JOB>
Duplicate the data without any change, starting at the line that contains "What is the spatial" and ending at the line that contains "How far from the image's".

--- start of PROVIDED MATERIAL ---

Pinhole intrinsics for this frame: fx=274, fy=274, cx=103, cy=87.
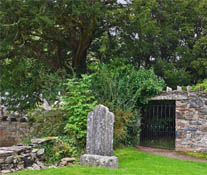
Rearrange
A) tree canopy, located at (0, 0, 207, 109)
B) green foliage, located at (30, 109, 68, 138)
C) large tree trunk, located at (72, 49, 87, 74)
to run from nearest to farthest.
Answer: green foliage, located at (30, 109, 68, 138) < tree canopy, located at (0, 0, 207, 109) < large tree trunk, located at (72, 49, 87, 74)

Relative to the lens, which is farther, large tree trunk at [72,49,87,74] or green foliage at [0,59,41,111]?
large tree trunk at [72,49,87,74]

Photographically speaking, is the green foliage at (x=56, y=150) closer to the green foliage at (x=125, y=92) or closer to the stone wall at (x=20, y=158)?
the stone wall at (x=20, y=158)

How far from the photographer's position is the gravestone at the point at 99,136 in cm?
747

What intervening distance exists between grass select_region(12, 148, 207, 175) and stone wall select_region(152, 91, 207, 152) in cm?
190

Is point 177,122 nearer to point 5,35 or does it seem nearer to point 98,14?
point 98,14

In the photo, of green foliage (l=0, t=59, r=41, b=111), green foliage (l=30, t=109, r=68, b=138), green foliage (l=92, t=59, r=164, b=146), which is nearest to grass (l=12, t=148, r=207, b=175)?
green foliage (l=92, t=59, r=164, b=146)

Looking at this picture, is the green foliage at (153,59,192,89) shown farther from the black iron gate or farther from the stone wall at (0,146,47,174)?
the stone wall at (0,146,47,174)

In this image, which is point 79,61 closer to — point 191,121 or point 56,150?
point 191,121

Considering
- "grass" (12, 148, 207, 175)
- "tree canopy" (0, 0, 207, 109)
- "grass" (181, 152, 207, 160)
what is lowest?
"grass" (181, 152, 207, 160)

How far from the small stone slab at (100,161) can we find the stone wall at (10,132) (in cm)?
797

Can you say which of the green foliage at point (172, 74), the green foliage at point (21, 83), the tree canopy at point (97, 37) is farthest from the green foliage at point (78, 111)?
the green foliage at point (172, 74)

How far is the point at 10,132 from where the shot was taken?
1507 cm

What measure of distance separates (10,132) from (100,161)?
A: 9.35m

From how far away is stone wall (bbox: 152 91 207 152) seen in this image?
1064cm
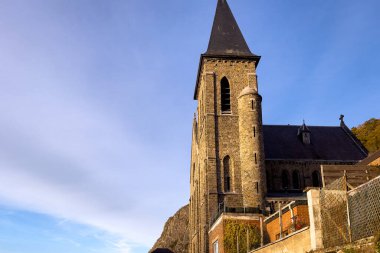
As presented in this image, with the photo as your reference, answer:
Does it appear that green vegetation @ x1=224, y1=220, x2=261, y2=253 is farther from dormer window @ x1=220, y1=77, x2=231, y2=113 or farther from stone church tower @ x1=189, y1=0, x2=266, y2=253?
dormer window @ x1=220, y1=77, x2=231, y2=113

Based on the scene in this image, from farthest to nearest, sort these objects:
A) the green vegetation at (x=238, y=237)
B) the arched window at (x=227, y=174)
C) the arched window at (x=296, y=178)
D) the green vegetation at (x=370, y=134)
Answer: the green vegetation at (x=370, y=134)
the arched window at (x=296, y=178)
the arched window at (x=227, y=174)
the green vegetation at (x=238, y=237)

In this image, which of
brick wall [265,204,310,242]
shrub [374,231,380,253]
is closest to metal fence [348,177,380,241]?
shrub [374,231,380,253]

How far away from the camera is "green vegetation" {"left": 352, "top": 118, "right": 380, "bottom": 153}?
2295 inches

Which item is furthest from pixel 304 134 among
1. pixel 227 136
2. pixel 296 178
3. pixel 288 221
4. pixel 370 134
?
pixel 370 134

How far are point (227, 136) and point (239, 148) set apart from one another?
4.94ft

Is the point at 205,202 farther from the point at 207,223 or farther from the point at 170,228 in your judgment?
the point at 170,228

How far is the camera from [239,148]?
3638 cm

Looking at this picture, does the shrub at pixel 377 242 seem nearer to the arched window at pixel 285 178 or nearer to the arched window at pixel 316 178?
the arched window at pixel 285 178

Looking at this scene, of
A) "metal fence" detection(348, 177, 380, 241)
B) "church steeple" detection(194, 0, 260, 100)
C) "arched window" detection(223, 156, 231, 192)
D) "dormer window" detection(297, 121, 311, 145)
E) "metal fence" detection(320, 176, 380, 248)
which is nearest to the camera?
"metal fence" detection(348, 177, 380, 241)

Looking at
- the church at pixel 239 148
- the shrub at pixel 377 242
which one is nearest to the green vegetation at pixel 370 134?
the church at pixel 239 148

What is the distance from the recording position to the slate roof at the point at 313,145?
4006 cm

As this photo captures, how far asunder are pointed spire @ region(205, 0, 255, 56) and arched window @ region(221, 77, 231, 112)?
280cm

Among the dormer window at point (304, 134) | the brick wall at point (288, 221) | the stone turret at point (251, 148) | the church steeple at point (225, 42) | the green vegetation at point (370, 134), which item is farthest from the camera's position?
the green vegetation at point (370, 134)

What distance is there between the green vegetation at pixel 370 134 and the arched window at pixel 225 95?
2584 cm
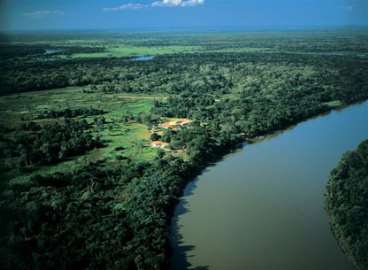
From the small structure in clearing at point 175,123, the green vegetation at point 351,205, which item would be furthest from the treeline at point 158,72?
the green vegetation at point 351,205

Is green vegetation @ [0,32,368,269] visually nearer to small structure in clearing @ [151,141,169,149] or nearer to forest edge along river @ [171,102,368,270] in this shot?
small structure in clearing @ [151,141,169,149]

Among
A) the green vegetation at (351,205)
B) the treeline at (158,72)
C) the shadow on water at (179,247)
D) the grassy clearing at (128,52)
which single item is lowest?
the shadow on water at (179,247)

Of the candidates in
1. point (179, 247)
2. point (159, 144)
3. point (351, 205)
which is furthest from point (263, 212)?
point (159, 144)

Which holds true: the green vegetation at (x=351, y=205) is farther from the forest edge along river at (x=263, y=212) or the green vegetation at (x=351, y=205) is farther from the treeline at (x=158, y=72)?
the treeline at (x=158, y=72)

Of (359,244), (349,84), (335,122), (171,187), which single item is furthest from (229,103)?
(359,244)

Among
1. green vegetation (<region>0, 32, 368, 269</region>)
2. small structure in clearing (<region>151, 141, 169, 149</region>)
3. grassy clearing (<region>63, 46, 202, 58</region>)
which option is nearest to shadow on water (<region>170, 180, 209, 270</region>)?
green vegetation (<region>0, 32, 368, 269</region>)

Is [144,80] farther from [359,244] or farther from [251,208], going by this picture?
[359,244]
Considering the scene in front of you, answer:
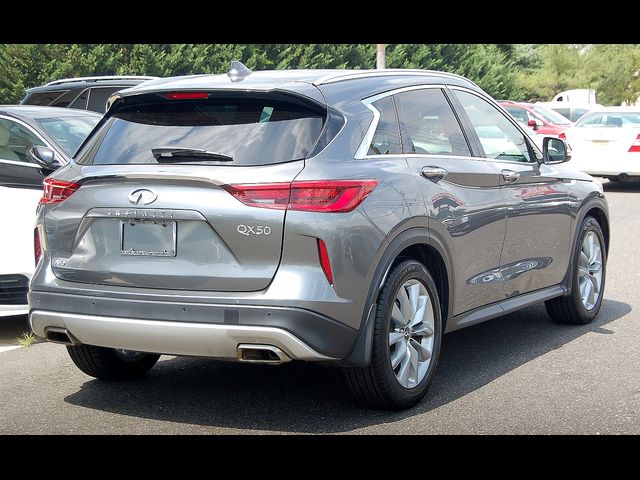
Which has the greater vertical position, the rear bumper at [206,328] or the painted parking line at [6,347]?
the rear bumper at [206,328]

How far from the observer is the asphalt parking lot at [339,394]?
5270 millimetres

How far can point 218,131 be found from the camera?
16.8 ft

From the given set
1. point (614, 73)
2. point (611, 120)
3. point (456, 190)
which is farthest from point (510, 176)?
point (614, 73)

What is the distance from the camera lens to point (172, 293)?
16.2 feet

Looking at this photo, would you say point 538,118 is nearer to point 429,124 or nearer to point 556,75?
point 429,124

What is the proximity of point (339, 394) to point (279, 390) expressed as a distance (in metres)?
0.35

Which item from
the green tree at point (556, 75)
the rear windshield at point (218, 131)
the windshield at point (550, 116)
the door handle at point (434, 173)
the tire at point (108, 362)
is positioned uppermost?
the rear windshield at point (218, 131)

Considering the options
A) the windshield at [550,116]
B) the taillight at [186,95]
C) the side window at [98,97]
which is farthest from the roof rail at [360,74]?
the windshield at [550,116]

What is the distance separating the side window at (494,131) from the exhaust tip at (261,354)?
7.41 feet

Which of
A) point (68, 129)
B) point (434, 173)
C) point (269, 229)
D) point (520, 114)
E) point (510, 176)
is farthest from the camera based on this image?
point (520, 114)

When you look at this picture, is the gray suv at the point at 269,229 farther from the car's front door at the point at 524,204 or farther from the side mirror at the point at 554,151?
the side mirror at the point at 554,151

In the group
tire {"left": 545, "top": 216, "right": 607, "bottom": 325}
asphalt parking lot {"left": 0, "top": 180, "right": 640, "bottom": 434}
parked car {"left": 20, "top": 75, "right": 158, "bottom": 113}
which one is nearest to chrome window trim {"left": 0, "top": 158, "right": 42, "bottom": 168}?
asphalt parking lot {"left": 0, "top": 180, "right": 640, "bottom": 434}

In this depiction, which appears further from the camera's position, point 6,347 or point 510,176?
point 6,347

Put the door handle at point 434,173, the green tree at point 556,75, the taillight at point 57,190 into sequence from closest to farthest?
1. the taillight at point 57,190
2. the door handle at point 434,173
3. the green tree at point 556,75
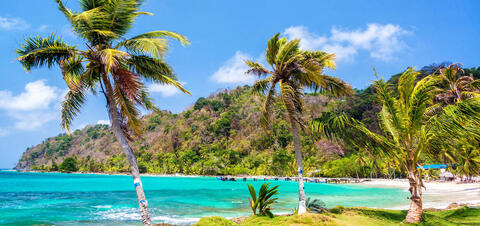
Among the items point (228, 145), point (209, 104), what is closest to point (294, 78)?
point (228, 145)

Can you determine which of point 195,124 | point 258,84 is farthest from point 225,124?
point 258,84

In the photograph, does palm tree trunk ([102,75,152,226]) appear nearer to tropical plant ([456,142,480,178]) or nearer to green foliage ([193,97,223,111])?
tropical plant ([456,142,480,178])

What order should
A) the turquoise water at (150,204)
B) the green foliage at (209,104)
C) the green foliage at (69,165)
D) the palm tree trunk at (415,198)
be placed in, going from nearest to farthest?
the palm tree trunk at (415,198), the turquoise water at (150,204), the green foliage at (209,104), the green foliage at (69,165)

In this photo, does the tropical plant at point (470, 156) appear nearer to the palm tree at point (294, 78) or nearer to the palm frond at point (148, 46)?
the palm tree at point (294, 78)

--- end of PROVIDED MATERIAL ---
--- start of PROVIDED MATERIAL ---

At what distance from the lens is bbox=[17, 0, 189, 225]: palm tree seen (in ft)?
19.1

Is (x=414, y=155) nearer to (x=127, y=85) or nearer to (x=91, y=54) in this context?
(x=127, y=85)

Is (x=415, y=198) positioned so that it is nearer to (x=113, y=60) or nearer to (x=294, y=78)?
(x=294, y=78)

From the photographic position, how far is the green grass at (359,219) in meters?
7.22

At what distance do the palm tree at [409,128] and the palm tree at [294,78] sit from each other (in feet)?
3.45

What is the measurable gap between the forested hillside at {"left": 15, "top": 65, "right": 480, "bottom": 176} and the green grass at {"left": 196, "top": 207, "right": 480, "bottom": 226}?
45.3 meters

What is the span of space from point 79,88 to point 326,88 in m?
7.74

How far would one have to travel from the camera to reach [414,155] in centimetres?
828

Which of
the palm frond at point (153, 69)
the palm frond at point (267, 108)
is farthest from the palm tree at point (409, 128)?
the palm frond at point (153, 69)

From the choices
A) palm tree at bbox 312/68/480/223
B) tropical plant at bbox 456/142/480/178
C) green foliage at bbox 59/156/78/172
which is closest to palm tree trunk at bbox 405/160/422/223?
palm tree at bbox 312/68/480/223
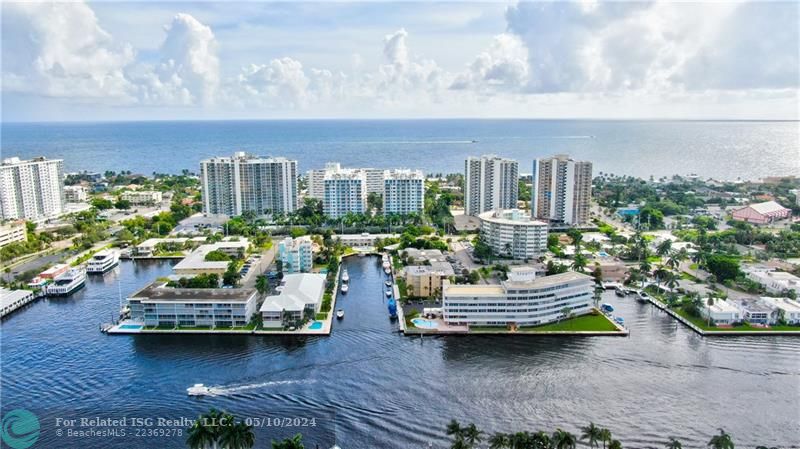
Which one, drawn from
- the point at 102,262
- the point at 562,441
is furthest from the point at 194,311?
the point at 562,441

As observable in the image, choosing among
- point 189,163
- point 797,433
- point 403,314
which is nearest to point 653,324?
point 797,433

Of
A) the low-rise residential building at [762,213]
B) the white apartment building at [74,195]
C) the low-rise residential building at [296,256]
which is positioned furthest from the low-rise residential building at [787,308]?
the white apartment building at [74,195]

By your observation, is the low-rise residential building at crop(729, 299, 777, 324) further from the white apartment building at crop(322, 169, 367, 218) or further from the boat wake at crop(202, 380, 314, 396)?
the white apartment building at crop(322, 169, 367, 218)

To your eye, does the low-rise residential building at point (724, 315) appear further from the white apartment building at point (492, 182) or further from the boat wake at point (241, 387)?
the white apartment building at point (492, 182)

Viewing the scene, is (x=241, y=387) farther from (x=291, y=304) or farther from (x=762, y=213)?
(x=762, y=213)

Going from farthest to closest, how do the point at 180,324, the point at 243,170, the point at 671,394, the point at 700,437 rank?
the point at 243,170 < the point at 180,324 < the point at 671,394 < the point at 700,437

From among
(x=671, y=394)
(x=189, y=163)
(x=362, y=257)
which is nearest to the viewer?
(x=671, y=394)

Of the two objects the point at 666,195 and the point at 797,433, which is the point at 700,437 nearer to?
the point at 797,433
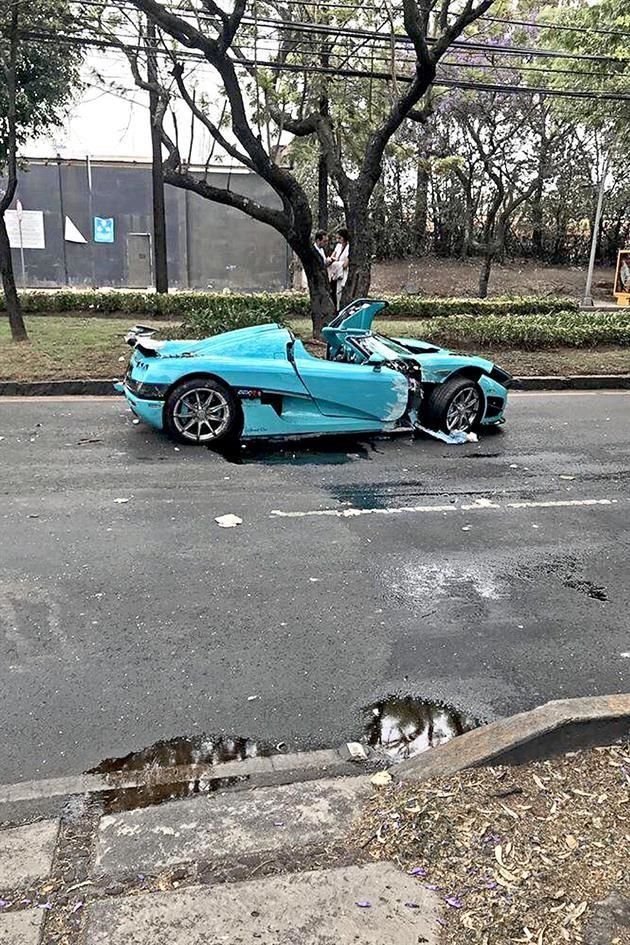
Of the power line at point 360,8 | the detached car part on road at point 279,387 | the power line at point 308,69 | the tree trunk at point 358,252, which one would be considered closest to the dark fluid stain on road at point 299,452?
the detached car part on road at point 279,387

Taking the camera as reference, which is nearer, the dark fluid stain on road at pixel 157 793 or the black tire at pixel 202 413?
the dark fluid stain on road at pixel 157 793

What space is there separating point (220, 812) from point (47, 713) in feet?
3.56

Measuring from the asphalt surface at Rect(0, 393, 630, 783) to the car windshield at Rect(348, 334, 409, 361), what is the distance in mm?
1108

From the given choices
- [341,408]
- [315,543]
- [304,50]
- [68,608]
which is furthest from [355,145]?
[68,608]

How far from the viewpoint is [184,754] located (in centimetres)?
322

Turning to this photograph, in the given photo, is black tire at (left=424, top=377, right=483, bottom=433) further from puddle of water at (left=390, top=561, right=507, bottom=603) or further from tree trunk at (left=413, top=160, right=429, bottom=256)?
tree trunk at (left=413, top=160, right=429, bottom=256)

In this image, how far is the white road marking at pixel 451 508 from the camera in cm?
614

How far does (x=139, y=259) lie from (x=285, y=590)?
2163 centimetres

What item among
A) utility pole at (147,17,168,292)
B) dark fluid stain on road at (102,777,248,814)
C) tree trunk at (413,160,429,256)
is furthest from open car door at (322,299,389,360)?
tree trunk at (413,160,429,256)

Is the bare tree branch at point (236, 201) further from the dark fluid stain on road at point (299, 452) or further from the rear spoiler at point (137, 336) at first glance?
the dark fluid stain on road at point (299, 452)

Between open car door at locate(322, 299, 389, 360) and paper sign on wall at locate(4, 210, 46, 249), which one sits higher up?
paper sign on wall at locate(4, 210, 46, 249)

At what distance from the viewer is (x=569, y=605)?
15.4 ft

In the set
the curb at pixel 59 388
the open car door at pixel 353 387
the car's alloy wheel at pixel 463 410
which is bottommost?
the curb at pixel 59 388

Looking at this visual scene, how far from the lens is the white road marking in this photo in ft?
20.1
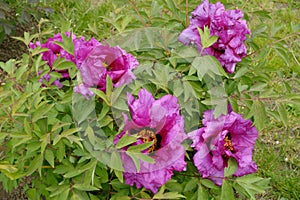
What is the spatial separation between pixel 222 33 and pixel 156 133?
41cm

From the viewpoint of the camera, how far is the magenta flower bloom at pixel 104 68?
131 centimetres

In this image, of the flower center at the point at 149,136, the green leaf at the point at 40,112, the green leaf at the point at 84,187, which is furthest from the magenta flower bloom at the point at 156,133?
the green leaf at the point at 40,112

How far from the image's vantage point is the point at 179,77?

--- end of PROVIDED MATERIAL ---

ANSWER FOR THIS EXERCISE>
What is the spatial separation between pixel 222 33 and pixel 156 133?
41cm

From the viewpoint of the camera, how far is the magenta flower bloom at pixel 104 68?
131 centimetres

In this image, of the flower center at the point at 149,136, the green leaf at the point at 40,112, the green leaf at the point at 84,187, which is furthest from the magenta flower bloom at the point at 156,133?
the green leaf at the point at 40,112

How far from the image's vantage point is the point at 179,77?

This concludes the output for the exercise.